_Task to carry out_
When you reach the line that contains "Are Any Of The", set down that line and every one after it through the end of the records, exactly as written and with no pictures.

***

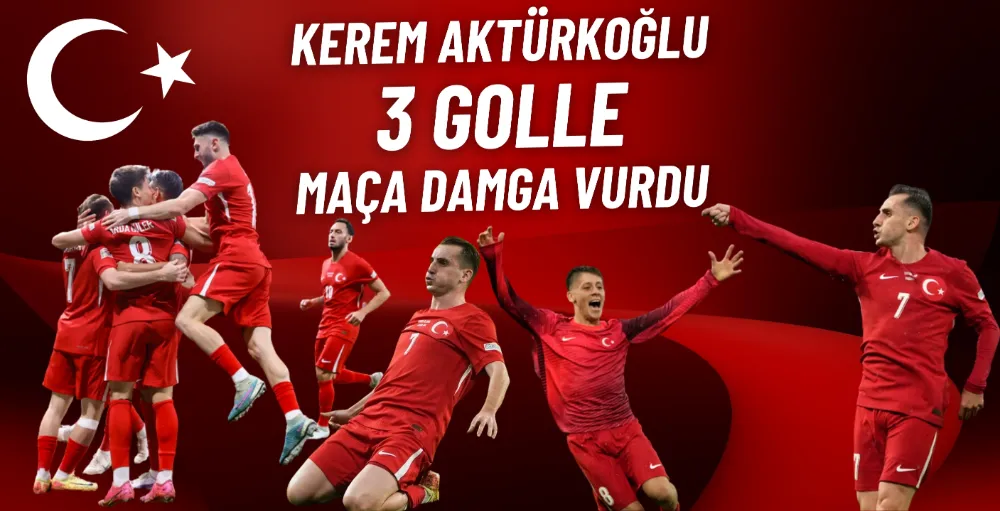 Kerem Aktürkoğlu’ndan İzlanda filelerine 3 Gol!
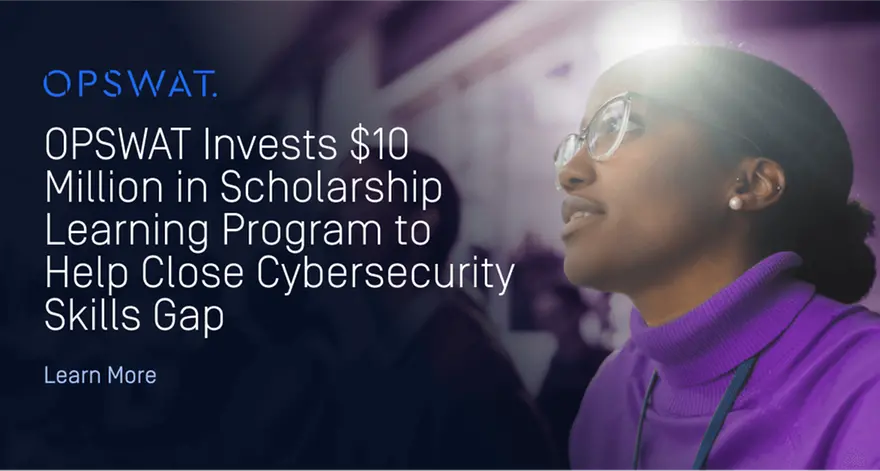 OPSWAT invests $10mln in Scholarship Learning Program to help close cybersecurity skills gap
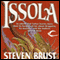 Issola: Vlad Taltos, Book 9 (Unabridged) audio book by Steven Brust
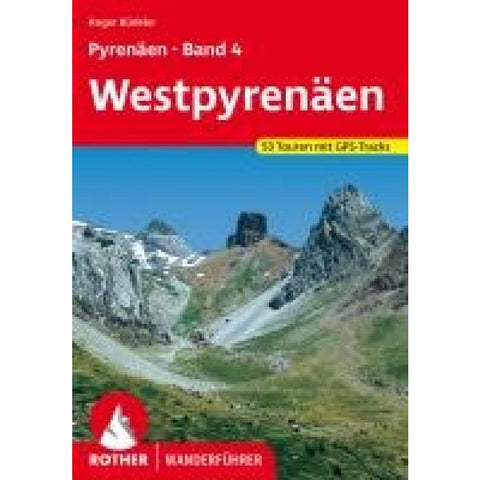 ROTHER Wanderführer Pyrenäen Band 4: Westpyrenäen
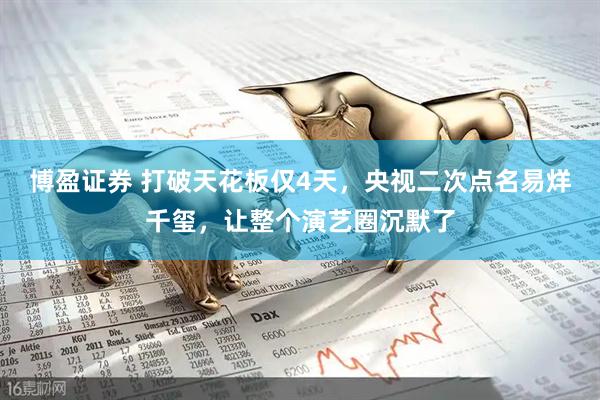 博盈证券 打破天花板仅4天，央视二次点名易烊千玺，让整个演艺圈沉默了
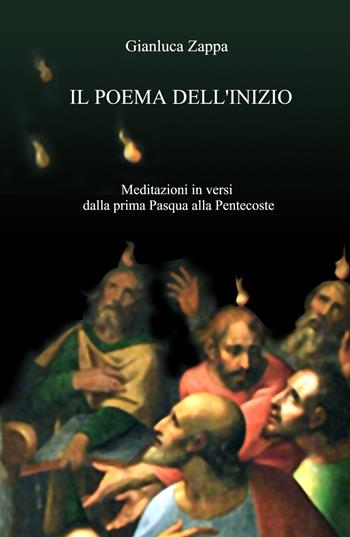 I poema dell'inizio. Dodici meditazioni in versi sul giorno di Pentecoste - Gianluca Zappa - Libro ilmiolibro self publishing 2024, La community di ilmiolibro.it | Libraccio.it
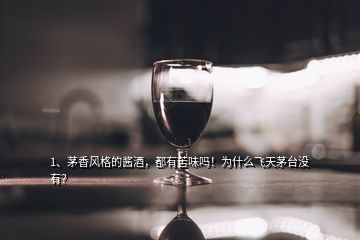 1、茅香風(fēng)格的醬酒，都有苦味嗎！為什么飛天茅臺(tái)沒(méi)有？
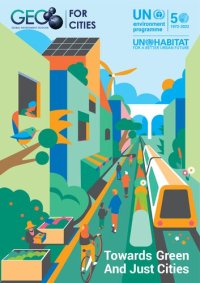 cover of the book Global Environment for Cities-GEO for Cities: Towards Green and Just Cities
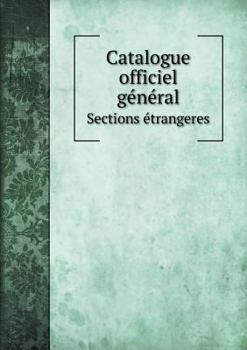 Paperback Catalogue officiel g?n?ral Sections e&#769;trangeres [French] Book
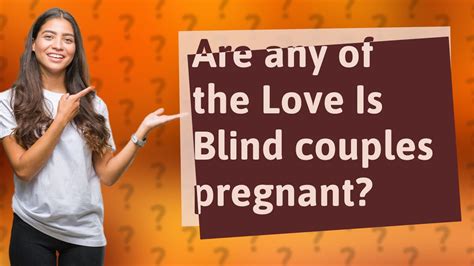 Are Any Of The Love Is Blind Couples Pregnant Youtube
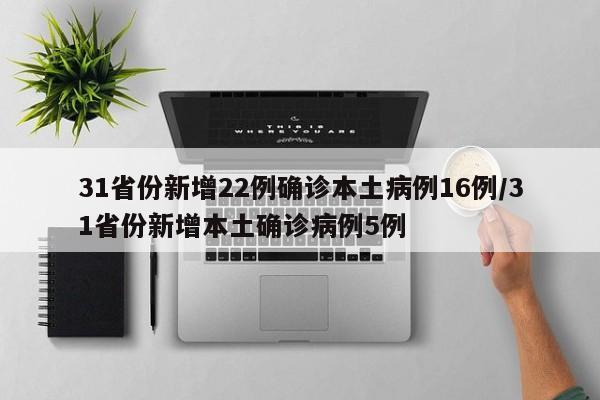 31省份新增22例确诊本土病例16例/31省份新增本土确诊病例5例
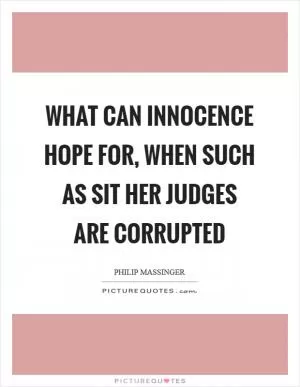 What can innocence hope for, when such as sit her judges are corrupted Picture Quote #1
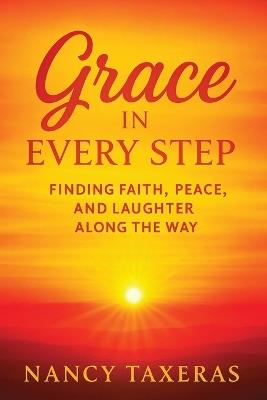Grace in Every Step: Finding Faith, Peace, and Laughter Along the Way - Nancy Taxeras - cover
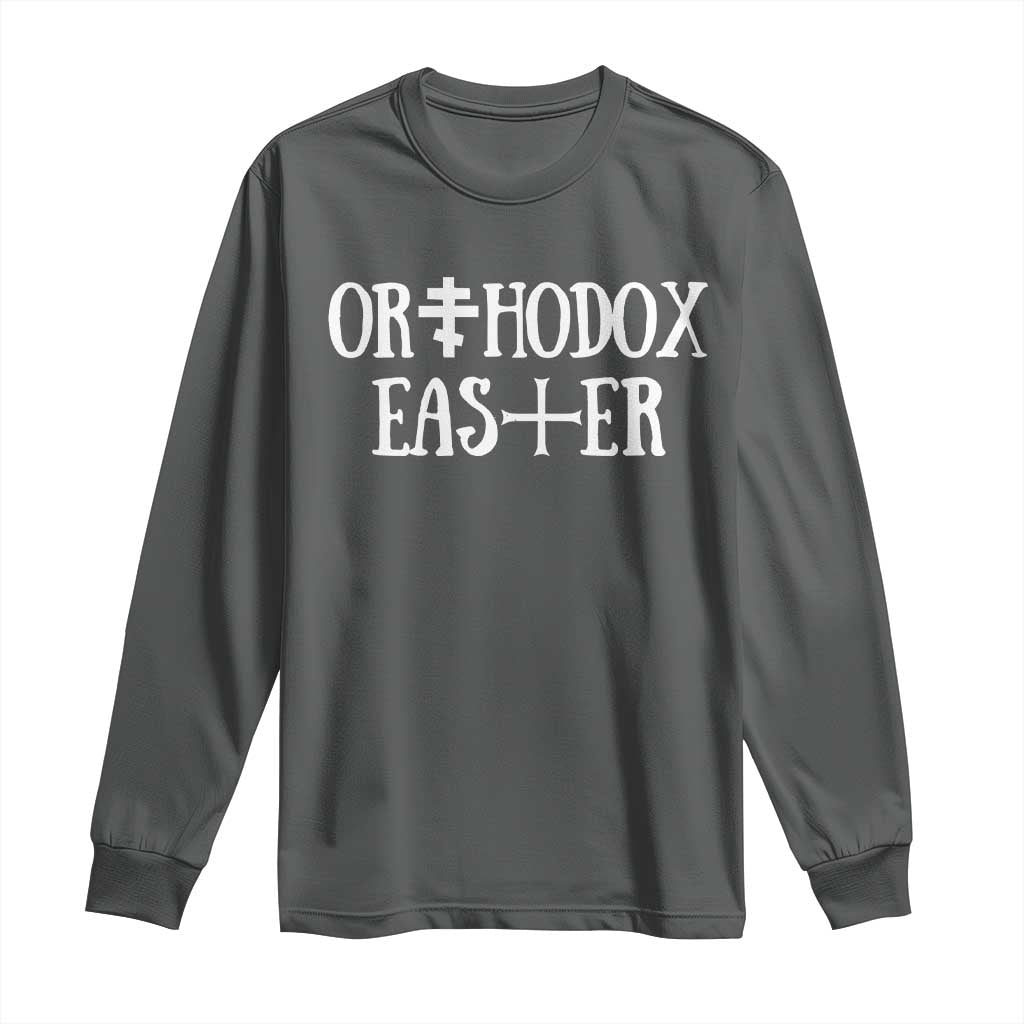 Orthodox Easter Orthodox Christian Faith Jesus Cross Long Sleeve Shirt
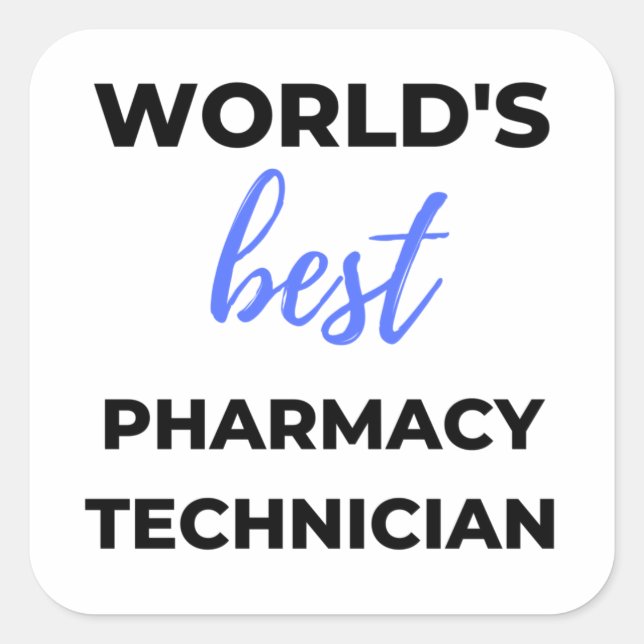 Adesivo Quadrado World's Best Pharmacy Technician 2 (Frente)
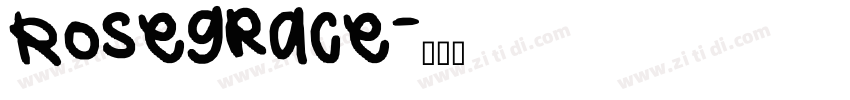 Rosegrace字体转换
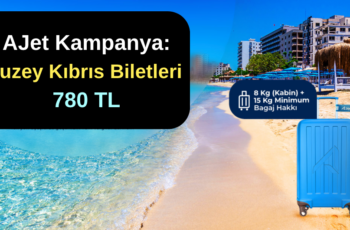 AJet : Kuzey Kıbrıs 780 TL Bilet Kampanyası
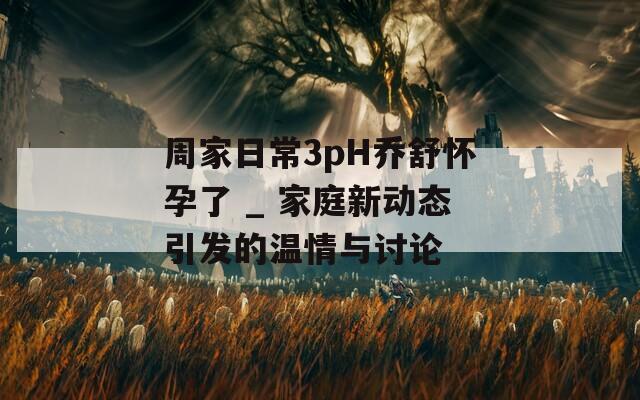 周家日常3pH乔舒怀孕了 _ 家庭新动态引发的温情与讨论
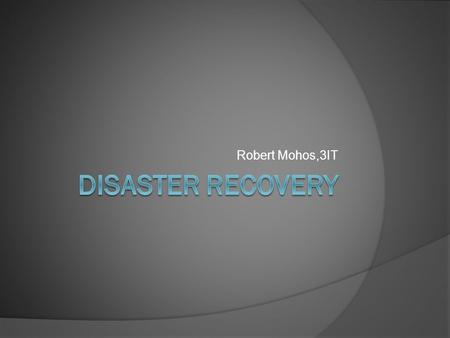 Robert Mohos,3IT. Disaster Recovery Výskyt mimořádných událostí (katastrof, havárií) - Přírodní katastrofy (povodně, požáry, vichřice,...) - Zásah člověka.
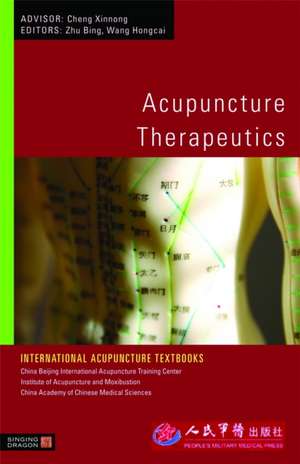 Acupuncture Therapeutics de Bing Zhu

***

_Answer to this exercise_
 Are Any Of The Love Is Blind Couples Pregnant Youtube
 31省份新增22例确诊本土病例16例/31省份新增本土确诊病例5例
 What can innocence hope for, when such as sit her judges are corrupted Picture Quote #1
Grace in Every Step: Finding Faith, Peace, and Laughter Along the Way - Nancy Taxeras - cover
 Orthodox Easter Orthodox Christian Faith Jesus Cross Long Sleeve Shirt
 Adesivo Quadrado World's Best Pharmacy Technician 2 (Frente)
 Rosegrace字体转换
 AJet : Kuzey Kıbrıs 780 TL Bilet Kampanyası
 周家日常3pH乔舒怀孕了 _ 家庭新动态引发的温情与讨论
 Robert Mohos,3IT. Disaster Recovery Výskyt mimořádných událostí (katastrof, havárií) - Přírodní katastrofy (povodně, požáry, vichřice,...) - Zásah člověka.
 Acupuncture Therapeutics de Bing Zhu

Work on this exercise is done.